8.1 The Company will retain the ownership and sole rights to the copyright of any material produced for the purpose of training courses and no part of such material may be reproduced or transmitted in any form by any means unless so authorised by a Director of the Company.

8.2 All copyright, design rights and other intellectual property rights belonging to the parties at the onset of the Event will remain the property of the respective party. Rights in any work during the course of the Event will remain the property of the Company unless expressly agreed otherwise in writing by a Director of the Company.

 

  1. Data Protection

9.1 The Company has measures in place to protect the personal data held by us. Personal data collected from you including personal data relating to Delegates will only be used by Allsafety Diggerland PTS in order to fulfil our obligations under the Contract including in the administration of your booking and in the arrangement and provision of the Event and in complying with our obligations in relation to health and safety and other regulatory obligations as well as for informing you about the Company’s products and services.
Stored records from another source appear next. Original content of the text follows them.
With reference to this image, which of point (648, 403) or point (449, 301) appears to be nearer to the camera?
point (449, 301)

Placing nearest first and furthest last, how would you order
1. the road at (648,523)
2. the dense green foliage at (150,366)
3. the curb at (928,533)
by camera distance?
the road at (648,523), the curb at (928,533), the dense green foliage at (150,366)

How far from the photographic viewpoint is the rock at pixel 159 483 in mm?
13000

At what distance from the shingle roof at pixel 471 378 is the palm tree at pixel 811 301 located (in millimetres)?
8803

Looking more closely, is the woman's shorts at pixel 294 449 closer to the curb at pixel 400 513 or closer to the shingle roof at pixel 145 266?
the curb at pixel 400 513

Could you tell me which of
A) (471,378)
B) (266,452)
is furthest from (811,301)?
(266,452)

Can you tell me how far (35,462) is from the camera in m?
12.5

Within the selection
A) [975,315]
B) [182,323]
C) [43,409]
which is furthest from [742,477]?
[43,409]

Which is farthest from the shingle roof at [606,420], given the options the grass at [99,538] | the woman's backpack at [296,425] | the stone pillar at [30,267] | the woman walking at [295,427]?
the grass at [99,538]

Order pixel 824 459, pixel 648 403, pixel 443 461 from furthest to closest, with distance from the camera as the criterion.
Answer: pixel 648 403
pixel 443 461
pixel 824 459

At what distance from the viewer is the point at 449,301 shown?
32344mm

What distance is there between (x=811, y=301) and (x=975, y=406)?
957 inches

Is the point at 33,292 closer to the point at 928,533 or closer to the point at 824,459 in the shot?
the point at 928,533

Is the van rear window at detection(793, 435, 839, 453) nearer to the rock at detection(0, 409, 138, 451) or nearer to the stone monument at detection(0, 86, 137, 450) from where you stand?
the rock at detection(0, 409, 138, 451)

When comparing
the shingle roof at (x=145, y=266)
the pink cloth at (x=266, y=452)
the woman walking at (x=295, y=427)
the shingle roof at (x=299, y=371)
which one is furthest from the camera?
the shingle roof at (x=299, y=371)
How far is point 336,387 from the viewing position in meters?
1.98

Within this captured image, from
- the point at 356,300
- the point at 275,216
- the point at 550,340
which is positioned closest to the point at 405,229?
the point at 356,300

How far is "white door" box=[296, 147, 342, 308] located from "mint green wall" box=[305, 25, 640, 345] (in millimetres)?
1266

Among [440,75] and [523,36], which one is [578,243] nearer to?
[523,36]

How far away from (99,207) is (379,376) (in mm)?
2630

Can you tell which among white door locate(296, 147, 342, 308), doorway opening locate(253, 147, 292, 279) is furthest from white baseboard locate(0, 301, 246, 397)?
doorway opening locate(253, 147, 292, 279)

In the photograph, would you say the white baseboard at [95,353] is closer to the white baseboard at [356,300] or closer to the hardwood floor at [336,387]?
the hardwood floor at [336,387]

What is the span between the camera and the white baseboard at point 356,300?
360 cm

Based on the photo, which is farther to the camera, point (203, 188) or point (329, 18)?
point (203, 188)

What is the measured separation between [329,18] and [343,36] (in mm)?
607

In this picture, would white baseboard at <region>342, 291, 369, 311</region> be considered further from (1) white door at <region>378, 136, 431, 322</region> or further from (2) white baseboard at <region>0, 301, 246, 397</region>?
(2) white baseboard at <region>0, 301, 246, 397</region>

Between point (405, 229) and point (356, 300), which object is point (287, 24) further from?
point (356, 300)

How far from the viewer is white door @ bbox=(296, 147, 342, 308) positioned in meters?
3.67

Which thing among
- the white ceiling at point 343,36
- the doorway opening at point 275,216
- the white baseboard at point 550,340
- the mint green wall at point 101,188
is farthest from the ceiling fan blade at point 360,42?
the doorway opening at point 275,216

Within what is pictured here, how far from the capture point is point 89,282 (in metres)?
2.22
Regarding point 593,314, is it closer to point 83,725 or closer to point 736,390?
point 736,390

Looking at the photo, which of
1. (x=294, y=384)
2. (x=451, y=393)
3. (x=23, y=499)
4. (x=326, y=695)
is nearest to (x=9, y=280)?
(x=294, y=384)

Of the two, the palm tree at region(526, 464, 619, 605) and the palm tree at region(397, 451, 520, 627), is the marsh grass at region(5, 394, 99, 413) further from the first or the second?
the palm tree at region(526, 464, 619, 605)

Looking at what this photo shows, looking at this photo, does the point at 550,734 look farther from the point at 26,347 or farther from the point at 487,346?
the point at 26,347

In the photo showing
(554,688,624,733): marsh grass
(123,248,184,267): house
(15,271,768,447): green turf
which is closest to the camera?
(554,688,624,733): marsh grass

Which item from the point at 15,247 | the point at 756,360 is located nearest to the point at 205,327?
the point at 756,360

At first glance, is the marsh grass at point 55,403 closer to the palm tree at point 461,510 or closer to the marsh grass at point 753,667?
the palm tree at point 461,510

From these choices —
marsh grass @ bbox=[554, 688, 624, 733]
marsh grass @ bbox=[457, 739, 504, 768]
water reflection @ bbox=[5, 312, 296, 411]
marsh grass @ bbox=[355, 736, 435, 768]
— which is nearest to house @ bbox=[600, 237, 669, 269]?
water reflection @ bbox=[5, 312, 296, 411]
All personal data is processed in accordance with data protection legislation.

 

  1. Recruitment

10.1 In the event that the Customer makes any offer of employment to, or arrangement to take services from any employee of the Company or any subsidiary of the Allsafety Diggerland PTS, then a fee equivalent to 22.5% of the starting salary (to include basic salary, bonus and benefits in kind) will become due and will be invoiced as per Clause 3.

 

  1. Entire Agreement

11.1 These Terms and Conditions apply to any Event offered by the Company.
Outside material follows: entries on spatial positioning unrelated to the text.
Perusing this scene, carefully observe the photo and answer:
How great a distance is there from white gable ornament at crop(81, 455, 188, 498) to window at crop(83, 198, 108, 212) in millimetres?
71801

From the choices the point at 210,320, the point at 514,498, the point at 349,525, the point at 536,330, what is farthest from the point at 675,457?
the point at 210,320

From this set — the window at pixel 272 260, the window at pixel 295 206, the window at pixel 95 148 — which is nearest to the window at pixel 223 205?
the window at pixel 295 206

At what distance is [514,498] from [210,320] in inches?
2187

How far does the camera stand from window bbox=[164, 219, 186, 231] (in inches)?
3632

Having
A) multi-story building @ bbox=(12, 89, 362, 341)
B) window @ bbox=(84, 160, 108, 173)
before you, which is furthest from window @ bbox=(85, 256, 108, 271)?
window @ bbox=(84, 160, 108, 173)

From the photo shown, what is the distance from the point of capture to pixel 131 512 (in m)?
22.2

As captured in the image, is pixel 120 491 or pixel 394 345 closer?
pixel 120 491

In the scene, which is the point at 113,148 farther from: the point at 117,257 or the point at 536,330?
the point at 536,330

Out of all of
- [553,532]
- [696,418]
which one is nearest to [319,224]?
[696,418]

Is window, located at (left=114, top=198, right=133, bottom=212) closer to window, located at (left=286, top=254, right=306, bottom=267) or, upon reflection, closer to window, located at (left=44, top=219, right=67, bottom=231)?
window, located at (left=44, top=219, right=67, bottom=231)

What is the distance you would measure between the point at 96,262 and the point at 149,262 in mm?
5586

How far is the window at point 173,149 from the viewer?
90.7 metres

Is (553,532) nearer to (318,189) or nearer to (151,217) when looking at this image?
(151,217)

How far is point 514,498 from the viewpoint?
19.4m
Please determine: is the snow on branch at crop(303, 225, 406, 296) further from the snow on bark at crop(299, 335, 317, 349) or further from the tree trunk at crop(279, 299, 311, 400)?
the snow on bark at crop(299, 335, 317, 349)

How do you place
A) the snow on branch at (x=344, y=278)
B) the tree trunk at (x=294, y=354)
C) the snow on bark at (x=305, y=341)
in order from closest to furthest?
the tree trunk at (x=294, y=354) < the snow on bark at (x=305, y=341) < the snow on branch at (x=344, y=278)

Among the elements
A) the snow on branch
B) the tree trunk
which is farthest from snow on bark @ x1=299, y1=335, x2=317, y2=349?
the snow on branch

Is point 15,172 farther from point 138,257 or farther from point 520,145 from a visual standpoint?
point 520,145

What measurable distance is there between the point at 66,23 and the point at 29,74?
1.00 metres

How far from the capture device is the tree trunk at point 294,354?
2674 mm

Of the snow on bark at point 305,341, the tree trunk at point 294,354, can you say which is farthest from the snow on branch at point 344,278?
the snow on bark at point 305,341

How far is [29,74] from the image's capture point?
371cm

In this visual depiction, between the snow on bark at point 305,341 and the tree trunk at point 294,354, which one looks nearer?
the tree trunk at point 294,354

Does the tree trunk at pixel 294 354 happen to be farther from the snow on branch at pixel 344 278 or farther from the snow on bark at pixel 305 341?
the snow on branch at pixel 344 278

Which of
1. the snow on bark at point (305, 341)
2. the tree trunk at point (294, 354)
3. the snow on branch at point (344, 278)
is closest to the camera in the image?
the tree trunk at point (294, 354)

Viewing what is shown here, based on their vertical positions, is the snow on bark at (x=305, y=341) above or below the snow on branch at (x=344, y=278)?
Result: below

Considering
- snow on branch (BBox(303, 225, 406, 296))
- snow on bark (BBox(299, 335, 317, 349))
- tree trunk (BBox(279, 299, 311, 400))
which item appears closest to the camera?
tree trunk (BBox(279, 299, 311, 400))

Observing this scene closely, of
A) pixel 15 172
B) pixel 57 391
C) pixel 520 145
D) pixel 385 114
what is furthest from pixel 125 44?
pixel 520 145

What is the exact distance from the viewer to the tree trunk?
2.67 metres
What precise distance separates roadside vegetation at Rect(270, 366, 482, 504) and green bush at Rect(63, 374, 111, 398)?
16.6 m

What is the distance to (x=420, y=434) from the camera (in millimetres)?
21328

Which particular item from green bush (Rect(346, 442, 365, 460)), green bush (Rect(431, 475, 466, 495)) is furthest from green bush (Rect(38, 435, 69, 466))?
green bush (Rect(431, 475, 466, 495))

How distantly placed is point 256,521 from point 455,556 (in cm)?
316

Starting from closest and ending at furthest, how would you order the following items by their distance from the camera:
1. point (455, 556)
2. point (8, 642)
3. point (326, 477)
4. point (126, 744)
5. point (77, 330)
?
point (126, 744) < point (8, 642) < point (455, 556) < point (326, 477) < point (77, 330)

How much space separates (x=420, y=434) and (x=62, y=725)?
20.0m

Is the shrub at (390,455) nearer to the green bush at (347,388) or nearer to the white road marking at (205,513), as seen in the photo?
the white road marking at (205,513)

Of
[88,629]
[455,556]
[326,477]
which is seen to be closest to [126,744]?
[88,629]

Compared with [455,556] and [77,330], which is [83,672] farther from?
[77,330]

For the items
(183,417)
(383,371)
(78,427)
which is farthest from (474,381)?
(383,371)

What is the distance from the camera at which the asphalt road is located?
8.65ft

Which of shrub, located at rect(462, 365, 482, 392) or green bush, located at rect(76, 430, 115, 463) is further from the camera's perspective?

11.2 If there is any conflict between these Terms and Conditions and any others then these Terms and Conditions shall prevail unless expressly otherwise agreed in writing by a Director of the Company.

 

  1. Jurisdiction
    12.1 These Terms and Conditions shall be interpreted in accordance with English Law and the parties agree to submit to the jurisdiction of the English Courts.
  2. Data Protection Act and Consumer Credit License.
    13.1 Diggerland PTS uses a number of credit reference agencies and clubs to protect itself from fraud and bad credit risk as well as taking references from Trade Suppliers and Bankers where appropriate. By applying for an account with Diggerland PTS the customer hereby agrees that Diggerland PTS may access store and use such information about their Company and/or Directors and/or Shareholders and/or Partners to allow Diggerland PTS to decide whether to offer or continue to offer credit.
     
     

    13.2 For its part Diggerland PTS agrees that any information accessed as detailed in clause (a) above will be held solely for the purposes detailed in the General Data Protection Regulation (EU) 2016/679 (EU GDPR)and that at no time shall this information be imparted to a third party except to our legal representatives and where we are required to by law. Use and storage of such data shall at all times be in conformity with the Regulation.
    13.3 Diggerland PTS is compliant with the General Data Protection Regulation (EU) 2016/679 (EU GDPR)and holds a current Consumer Credit License. Details are available upon written request to the Financial Director at Diggerland PTS Head Office.